Wolfgang Werlé and Manfred Lauber are German half-brothers who were convicted of the 1990 murder of actor Walter Sedlmayr. The murder, and subsequent trial and conviction of Werlé and Lauber in 1993, received extensive media coverage in Germany and elsewhere.

In 2009, Werlé and Lauber again received international media coverage when Werlé attempted to remove his name from foreign media sources, including the English language Wikipedia, citing German privacy laws.

==Sedlmayr murder and trial==
On 15 July 1990, Sedlmayr's body was found in the bedroom of his Munich apartment. He had been tied up, stabbed in the stomach with a knife and was beaten about his head with a hammer.
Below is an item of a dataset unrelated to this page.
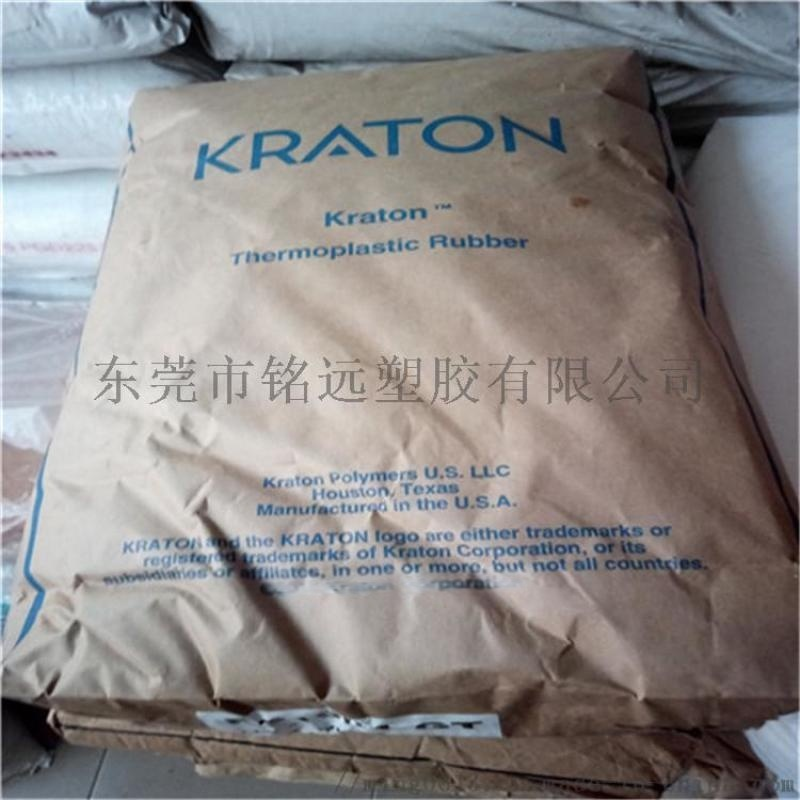 SEBS 美國科騰 G-1651 潤滑油增韌劑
On 21 May 1993, a Munich court found Wolfgang Werlé and his half-brother guilty of Sedlmayr's murder and sentenced both to life imprisonment. Sedlmayr was one of Germany's prominent actors, and the case was described by the Berliner Morgenpost as "the most spectacular in Munich's postwar history."

Witnesses at the trial said that the two brothers were involved in business disputes with Sedlmayr. The case became notable for its lurid tabloid newspaper coverage of Sedlmayr's homosexuality, which had previously been private. The German media reported the identities of both of the brothers at the time of the trial. An appeal against the convictions was rejected in 1994.

Werlé was released on parole in August 2007, while Lauber was released in 2008. Both brothers continue to protest their innocence, and questions have been raised about the fingerprint evidence. In 1998, a fingerprint from the shower curtain of the apartment was identified as belonging to a 44-year-old man from Ingolstadt who had previously been questioned, but denied involvement with the murder.

==Privacy dispute==

On 27 October 2009, lawyers for Wolfgang Werlé sent the Wikimedia Foundation a cease and desist letter requesting that Werlé's name be removed from the English language Wikipedia article "Walter Sedlmayr", citing a 1973 Federal Constitutional Court decision that allows the suppression of a criminal's name in news accounts once he is released from custody. Previously, the attorney for both men, Alexander H. Stopp, had won a default judgment in German court, on behalf of Lauber, against the Wikimedia Foundation. According to the Electronic Frontier Foundation, Werlé's lawyers also challenged an Internet service provider in Austria which published the names of the convicted killers.

The Wikimedia Foundation is based in the United States, where the First Amendment to the United States Constitution protects freedom of speech and freedom of the press, under which the articles on Wikipedia would fall. In Germany, the law seeks to protect the name and likenesses of private persons from unwanted publicity. On 18 January 2008, a court in Hamburg supported the personality rights of Werlé, which under German law includes removing his name from archive coverage of the case.

On 12 November 2009, The New York Times reported that Wolfgang Werlé had a case pending against the Wikimedia Foundation in a German court. The editors of the German-language Wikipedia article about Sedlmayr removed the names of the murderers, which have since then been restored to the article. The Guardian observed that the lawsuit has led to the Streisand effect, an upsurge in publicity for the case resulting from the legal action.

On 15 December 2009, the German Federal Court of Justice (Bundesgerichtshof) in Karlsruhe ruled that German websites do not have to check their archives in order to provide permanent protection of personality rights for convicted criminals. The case occurred after the names of the brothers were found on the website of Deutschlandradio, in an archive article dating from July 2000. The presiding judge Gregor Galke stated "This is not a blank check", and pointed out that the right to rehabilitation of offenders had been taken into consideration.

On 28 June 2018, the European Court of Human Rights ruled that the German Federal Court of Justice had been right to reject the request to ban publication of the killers' names in 2009, saying "The approach to covering a given subject was a matter of journalistic freedom, and reporting individualised information was an important aspect of the press's work."